Small learning rate value #8

Closed davidnvq closed 3 years ago

davidnvq commented 3 years ago

❔Question

Thank you for your great work to examine transformers in OD. My question is that why do we start with a very small learning rate 2.5 * 10e-5 as there is no clue in your paper? My first guess is that you inherited the settings from the DETR framework.

Have you tried with larger learning rates? To speed up the training procedure with more GPUs, any rule to scale up the learning rate for YOLOS as you experimented without losing the performance?

Many thanks.

Yuxin-CV commented 3 years ago

Hi @davidnvq, thanks for your interest in YOLOS.

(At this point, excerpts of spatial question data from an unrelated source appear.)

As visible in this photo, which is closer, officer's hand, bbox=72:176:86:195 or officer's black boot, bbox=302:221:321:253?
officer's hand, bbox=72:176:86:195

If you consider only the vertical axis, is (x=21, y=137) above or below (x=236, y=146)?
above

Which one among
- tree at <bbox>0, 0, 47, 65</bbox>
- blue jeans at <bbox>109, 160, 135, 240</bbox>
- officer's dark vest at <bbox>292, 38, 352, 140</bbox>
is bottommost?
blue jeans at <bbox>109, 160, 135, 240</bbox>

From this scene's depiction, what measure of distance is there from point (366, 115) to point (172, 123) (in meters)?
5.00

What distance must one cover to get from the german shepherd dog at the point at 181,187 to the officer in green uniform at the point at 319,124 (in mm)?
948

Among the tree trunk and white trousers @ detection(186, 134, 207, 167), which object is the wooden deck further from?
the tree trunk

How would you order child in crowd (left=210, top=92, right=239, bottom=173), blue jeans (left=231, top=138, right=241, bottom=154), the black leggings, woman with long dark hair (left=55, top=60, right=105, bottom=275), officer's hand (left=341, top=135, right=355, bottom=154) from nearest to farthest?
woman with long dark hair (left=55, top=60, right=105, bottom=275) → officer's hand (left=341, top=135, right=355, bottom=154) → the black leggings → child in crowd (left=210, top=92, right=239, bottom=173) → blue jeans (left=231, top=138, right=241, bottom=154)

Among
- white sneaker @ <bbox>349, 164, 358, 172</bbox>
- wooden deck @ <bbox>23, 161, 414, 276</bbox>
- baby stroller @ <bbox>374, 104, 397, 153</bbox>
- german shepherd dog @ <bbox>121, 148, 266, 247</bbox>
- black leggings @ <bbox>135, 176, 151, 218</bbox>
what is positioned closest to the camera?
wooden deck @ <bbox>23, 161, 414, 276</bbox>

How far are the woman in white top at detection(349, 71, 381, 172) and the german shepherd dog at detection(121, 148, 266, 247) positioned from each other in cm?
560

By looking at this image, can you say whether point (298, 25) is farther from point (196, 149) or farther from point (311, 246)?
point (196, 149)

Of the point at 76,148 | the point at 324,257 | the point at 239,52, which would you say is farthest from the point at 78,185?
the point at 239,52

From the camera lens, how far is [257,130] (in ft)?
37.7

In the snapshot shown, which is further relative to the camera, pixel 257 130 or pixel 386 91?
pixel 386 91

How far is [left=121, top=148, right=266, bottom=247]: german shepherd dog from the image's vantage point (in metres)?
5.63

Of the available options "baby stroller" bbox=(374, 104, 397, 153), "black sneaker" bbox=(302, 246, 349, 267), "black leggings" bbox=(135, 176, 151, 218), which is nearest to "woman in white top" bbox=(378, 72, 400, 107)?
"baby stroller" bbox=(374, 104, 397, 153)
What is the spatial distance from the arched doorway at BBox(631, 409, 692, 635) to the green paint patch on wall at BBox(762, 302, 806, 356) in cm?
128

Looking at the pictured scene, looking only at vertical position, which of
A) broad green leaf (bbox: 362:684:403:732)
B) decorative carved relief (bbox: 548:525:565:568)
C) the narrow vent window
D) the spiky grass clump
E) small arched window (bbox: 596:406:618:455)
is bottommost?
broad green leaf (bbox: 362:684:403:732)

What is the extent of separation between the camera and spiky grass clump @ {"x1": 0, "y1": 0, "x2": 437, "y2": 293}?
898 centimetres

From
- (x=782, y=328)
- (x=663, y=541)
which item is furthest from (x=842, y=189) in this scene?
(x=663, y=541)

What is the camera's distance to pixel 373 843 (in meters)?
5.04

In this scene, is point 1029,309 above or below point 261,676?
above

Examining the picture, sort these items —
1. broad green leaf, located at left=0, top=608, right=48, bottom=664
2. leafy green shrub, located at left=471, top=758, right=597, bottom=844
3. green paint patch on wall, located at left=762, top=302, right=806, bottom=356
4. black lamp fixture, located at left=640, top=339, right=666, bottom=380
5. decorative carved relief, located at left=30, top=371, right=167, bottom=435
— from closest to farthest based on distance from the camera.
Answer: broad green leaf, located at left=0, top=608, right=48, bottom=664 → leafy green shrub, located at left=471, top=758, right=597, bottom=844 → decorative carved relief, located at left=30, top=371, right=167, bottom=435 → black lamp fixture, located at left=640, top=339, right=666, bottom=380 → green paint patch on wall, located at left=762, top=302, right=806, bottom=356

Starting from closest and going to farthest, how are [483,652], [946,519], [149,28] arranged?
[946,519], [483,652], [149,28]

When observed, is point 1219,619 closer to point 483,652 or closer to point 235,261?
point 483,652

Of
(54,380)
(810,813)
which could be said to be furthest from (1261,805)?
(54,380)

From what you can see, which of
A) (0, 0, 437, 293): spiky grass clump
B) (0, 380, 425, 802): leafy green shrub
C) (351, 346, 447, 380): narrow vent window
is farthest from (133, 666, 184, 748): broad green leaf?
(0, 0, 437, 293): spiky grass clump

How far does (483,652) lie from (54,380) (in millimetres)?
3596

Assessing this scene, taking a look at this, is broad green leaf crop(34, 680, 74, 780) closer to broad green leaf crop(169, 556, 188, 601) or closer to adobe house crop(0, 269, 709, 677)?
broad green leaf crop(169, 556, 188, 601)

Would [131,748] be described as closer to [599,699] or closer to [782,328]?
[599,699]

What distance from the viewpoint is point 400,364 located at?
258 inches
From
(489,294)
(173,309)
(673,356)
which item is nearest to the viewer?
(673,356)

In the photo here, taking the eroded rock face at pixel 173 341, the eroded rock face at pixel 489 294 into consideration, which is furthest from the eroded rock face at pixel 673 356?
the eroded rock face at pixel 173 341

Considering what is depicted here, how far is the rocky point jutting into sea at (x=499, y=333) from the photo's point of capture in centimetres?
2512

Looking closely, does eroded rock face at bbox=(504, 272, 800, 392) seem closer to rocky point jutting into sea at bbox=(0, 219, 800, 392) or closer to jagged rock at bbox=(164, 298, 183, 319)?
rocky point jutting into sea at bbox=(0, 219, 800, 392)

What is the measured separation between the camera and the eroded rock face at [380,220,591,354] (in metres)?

We haven't got many chances to try. We found YOLOS with 5 * 10e-5 & 10 * 10e-5 lr can converge, but gives less competitive results.

For the lr scaling and large scale training, please refer to https://github.com/facebookresearch/detr/issues/48#issuecomment-638689380 and https://github.com/hustvl/QueryInst/issues/12#issuecomment-858228649.

davidnvq commented 3 years ago

Thanks for your feedback. Let me close the issue.